### EXERCISE REQUIREMENTS
**A)** In the bank's fee income transcript below, through which firm does the bank offer investment and wealth management services?
**B)** Resume the bank's fee income transcript below, picking up right after its final sentence.

### DOCUMENT TEXT
Second area I think Jim may have mentioned, the cash management system, we’ve had an average cash management product with the movement to fiserve, we have an excellent cash management product and frankly with Hudson Valley, they have excellent cash management opportunity. So for example, there are other real estate management companies that earn more of the properties all over the city and country, we were not able to do concentration balances with them before, we are now. So that would be second example.

 

And the third area is actually the biggest opportunity, because it’s the most profitable and that’s the accounts receivable management business. So payroll finance, factoring some of the other types of receivable management, there are significant upside and the issue there is, we have a great infrastructure to support that prior — Sterling had been in that business for a long time, our production levels are not where we expect them to be in those areas. And we have good plans and terrific folks that will drive higher levels of performance in that.

 

And so, those are the three primary areas driven. Probably there is slightly four points on that, I’m not a big believer in the asset management business. We offer investment and wealth management services through LPL, Linsco Private Ledger. In the retail side, that works very well, on the wealth management side, the minimal market side, we are — we need to do better on that. So maybe three and plus one on that, but the first three are the predominant pieces of that.

 

Again, we do believe that our expectation is to get that number over 20% and we have more levers in fee income than most banks and we look like a regional bank. There are some other things, most of the small commercial finance types of situations are looking at from an acquisition standpoint, low level, small add meaningful up fix in fee income opportunities. So we would not be buying balance sheets, we would be buying fee flows and as we’ve said, we have tons of people coming to us, I don’t know how many we’ve looked at in the last year or so. Great question, thank you. Yes.

 

<Q>: Is Albany a priority for a target market?

 

<A>: It’s not a primary expansion opportunity; it’s secondary. So meaning that, those locations are probably two or three years out. So we just wanted to give a flavor for, can you go, take this model to other areas, so Albany as one example, it has become a pretty strong tech area. We’ve looked at having a team that would do that. All that said, we evaluate those areas and those market segment against teams that you could hire in Metro New York and frankly, we met them. One of the great opportunities we have is, you can line them up and decide on which ones you want to go after, because of the greatest bank of buck and more stability to execute. Albany would not be a high one, albeit it would be a moderate or low.

### DATASET ROWS

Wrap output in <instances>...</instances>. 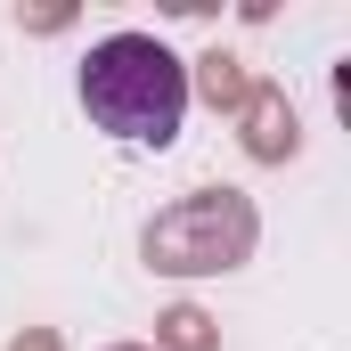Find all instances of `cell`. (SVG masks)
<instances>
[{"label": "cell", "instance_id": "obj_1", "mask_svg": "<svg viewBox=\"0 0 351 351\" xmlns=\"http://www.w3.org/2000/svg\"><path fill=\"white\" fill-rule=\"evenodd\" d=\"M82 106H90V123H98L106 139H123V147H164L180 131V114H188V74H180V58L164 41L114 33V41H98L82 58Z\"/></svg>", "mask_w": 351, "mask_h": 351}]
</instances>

...

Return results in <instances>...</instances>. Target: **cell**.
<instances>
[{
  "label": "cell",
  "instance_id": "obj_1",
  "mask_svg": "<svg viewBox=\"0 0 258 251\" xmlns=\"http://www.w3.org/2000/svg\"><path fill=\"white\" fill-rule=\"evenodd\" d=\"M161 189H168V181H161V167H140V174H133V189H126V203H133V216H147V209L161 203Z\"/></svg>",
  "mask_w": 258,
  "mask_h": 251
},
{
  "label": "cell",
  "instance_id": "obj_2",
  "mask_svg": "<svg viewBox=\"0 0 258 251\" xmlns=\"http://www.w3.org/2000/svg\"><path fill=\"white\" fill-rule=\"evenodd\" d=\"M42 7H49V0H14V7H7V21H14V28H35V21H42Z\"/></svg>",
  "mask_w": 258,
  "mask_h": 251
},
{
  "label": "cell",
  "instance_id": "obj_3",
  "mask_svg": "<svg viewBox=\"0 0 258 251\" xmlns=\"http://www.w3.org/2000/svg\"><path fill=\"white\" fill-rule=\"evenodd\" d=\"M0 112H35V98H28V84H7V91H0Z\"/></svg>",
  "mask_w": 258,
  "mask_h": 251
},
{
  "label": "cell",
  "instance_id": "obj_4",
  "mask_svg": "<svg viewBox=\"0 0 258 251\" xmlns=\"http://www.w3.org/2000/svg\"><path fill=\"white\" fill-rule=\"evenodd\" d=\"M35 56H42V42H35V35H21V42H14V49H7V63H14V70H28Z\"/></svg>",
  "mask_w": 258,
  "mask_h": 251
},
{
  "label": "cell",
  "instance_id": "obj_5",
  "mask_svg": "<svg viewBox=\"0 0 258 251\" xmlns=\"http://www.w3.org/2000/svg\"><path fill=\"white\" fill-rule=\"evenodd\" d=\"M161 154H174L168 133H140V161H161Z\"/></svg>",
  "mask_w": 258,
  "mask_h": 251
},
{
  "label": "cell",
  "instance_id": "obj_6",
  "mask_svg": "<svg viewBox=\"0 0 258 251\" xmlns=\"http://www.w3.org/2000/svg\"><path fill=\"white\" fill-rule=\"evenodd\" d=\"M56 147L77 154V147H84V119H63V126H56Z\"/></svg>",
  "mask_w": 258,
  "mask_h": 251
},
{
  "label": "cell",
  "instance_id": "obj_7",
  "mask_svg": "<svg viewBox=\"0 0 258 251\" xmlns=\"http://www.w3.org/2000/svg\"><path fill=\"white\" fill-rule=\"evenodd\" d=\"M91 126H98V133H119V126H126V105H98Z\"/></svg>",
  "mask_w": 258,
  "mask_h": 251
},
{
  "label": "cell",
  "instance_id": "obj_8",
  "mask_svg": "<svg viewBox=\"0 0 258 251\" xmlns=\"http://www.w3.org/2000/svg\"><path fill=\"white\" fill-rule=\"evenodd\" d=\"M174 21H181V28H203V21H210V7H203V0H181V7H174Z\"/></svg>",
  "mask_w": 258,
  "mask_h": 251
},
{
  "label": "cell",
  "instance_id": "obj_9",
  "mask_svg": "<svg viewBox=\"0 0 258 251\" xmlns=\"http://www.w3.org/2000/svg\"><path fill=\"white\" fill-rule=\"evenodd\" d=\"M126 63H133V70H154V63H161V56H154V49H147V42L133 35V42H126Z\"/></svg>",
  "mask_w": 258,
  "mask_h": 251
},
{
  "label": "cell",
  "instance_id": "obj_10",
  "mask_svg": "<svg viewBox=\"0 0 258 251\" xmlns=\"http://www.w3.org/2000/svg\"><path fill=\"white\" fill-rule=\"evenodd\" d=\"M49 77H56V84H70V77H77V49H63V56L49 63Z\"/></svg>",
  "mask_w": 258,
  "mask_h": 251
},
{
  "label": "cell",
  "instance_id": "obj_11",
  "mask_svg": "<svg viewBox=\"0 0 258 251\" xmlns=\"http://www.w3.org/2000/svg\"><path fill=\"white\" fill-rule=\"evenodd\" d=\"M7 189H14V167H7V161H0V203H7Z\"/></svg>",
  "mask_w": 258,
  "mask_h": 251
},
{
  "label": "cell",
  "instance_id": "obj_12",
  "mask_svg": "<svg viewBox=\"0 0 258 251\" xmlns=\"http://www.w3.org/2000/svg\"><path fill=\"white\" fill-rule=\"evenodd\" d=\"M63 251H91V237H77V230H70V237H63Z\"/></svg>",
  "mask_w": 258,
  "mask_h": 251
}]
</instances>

==

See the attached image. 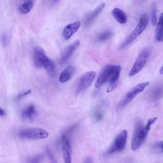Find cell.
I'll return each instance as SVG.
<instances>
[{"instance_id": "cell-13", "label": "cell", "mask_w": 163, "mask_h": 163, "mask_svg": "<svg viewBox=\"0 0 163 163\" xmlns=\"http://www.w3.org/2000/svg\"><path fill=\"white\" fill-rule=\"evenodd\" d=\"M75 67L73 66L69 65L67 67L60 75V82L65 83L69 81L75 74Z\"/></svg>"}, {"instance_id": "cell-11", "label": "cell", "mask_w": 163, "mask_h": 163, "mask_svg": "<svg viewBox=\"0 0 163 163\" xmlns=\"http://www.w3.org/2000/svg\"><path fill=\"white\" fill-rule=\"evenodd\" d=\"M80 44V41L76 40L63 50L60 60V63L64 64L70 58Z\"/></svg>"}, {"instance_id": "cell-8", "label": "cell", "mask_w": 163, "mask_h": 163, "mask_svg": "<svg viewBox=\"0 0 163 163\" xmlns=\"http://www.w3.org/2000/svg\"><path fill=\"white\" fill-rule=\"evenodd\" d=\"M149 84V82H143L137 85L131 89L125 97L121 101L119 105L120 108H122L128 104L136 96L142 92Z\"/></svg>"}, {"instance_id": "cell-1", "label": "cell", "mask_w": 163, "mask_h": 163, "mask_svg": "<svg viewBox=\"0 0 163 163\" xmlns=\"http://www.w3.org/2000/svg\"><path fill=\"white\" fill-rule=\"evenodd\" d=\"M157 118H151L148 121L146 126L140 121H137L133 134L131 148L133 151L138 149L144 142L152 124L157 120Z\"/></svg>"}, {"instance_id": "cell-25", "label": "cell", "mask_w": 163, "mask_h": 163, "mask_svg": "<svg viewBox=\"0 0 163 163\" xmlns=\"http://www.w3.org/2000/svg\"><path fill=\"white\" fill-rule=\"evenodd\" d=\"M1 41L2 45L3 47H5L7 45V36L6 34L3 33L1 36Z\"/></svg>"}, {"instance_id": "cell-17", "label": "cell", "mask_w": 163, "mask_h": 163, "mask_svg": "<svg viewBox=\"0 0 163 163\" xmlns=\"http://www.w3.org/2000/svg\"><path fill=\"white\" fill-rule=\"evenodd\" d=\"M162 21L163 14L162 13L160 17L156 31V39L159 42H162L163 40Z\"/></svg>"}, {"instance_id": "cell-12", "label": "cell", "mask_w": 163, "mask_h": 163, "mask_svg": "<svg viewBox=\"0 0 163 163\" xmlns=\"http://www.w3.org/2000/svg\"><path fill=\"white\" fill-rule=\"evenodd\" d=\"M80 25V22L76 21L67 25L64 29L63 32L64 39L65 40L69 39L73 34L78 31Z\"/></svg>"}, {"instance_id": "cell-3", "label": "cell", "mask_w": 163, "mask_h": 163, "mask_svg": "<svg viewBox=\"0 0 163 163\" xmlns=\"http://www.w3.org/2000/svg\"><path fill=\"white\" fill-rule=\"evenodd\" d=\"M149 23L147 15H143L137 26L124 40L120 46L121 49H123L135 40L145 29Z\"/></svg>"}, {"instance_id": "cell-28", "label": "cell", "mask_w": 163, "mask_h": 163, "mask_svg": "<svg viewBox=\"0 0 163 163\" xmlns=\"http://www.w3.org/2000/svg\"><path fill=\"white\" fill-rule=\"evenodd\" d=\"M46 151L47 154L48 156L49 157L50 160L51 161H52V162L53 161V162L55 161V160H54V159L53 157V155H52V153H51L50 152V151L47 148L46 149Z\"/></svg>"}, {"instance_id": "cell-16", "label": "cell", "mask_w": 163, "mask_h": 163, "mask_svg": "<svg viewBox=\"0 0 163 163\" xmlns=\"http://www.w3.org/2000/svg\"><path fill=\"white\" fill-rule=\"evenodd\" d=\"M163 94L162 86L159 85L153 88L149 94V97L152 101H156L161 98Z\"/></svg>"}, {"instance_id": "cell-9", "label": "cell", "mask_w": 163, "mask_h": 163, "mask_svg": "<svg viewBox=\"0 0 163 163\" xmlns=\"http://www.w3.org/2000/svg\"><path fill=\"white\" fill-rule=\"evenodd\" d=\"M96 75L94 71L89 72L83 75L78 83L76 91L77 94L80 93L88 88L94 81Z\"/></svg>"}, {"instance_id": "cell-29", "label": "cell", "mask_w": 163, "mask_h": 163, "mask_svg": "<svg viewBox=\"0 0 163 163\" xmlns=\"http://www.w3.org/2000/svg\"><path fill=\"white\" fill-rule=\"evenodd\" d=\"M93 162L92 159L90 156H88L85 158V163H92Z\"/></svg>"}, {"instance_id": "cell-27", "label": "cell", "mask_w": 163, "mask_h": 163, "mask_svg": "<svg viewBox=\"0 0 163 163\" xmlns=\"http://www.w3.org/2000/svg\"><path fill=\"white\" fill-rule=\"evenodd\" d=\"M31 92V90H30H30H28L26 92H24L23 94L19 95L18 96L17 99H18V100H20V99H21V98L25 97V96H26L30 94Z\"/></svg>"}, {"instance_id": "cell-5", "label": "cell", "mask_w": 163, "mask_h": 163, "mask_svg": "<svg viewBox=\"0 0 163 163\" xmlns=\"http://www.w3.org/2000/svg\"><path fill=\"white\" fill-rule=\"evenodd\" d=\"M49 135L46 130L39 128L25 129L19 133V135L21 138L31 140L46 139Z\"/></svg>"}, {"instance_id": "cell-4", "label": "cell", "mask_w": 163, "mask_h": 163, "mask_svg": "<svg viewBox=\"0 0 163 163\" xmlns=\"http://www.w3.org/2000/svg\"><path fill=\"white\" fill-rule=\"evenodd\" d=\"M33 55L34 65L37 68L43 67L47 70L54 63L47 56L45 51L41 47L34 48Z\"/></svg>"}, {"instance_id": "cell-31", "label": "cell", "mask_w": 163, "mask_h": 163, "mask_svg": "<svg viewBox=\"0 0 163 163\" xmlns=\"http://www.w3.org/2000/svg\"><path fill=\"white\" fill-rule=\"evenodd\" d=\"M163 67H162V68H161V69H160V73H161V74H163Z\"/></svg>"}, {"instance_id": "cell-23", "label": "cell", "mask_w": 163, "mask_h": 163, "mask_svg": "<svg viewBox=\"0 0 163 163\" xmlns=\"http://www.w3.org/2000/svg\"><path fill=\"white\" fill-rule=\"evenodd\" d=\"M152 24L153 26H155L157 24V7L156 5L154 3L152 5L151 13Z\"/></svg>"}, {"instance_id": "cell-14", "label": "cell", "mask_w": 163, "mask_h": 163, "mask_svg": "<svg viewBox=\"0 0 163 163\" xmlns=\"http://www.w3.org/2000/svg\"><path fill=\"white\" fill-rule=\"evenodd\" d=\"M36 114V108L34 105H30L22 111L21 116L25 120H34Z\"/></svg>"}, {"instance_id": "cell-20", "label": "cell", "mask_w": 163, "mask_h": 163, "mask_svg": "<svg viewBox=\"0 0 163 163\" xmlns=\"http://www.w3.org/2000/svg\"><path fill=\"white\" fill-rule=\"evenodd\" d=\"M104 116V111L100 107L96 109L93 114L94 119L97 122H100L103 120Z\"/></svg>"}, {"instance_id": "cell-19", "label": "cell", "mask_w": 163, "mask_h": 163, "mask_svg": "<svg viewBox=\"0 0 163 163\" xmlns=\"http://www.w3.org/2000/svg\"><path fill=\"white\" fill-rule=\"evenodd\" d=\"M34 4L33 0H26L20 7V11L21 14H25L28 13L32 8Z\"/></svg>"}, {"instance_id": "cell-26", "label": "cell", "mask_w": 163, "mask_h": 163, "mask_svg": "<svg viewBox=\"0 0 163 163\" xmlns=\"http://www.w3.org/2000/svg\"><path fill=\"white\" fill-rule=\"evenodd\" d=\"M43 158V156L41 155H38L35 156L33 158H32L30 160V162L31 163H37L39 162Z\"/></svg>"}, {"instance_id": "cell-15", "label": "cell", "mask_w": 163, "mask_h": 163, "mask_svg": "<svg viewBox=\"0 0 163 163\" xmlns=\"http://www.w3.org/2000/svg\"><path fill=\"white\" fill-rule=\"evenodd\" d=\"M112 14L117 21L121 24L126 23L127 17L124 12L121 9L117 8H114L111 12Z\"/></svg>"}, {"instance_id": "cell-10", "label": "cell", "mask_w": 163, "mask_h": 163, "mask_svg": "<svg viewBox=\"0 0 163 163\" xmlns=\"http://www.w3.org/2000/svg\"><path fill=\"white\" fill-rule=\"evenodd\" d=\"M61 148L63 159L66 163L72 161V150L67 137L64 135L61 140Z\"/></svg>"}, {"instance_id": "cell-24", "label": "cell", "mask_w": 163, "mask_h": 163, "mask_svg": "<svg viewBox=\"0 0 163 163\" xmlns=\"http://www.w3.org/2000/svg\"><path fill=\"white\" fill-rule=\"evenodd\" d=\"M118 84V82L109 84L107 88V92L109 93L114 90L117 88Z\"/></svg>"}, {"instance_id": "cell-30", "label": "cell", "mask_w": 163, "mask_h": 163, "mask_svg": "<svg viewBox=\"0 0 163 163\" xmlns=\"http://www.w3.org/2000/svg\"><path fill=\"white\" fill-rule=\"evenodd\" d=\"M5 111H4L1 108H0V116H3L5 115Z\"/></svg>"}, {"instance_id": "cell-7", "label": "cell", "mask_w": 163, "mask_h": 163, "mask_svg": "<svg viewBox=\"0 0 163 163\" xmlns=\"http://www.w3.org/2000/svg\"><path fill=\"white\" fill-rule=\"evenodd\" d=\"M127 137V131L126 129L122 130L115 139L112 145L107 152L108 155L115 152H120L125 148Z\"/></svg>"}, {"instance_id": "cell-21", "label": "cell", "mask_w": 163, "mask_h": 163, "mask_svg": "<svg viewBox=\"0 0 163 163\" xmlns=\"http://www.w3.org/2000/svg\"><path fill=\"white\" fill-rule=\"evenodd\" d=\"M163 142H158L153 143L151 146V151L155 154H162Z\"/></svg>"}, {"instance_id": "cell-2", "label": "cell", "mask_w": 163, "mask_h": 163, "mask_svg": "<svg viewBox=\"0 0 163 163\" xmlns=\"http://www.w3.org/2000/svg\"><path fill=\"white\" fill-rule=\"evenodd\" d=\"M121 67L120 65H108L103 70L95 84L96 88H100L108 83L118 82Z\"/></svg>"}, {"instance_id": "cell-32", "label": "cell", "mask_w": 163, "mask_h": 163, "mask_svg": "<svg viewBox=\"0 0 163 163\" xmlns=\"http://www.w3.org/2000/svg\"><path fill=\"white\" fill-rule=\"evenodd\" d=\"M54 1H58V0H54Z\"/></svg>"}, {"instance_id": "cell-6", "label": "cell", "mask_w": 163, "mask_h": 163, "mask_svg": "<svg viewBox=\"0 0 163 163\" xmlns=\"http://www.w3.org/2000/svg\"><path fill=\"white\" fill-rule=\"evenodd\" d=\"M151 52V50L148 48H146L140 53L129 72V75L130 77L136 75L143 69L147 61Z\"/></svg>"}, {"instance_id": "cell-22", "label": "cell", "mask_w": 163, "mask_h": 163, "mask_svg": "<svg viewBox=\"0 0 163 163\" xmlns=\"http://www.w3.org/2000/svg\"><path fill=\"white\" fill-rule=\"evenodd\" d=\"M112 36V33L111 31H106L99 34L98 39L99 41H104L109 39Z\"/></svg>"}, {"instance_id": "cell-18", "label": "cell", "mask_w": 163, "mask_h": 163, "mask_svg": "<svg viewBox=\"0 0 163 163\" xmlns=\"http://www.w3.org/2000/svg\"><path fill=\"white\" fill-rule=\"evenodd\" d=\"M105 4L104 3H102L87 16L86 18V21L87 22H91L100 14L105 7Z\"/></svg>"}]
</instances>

### EXPECTED RESULTS
**A)** Through LPL, Linsco Private Ledger.

**B)**
<Q>: [Question Inaudible]

 

<A>: In this model, we will work in with the second floor kind of private banking like offices. So just as a side line on that, we hub teams in certain locations, so usually put four to five to six teams in a hub location and there is a value in creating that energy, there is some support mechanisms in those areas. But you don’t need a physical branch to do that; you can be in an office building.

 

<Q>: [Question Inaudible]

 

<A>: Yeah, yeah, so, we — a couple of things. One, our priority actually has always been in this order. So we believe this model is an organic growth model. We can show you exactly how the math works. Basically you increase productivity every year by 7% to 10% and you add incremental teams that has another kind of 3% to 5% of earnings increase. So first is our priority to looking to teams acquiring teams, frankly in the more efficient use of capital.

 

Second would be, we do have these businesses that are generally fee oriented that are commercial finance businesses, factoring, pay roll finance, ABL in some regard. There are a number of opportunities to take the platform that has build out and add capacity to sell more. So for example, a lot companies go out and hire ABL

 



 

team, that’s exactly the opposite of what you should do. The ABL team, it’s really about the back office part of how to manage receivables and things like that. The team is the second part of the hire. We have the first part, very well, we have some of the second part which is the team. So there are a number of commercial finance types of businesses that we are very comfortable with and familiar with that we can take our existing platform and further lever and create that positive operating leverage.

 

The bank — the third priority is the bank side and I would tell you as Luis said, we have specific criteria. We’ve only looked at Metro New York. It would have to be deposit rich franchises. It would have to be commercial banking oriented; I would not acquire a vast retail bank. I’m not a believer that the branch world will survive that exists with the big branch, consumer banking businesses are top businesses to invest in. They would have to hit our financial requirements along the way. So if you were to think that, funnel whole the opportunities and boil down to that, there is actually only probably three to five fits long-term for someone like us, that would match all the criteria we would have.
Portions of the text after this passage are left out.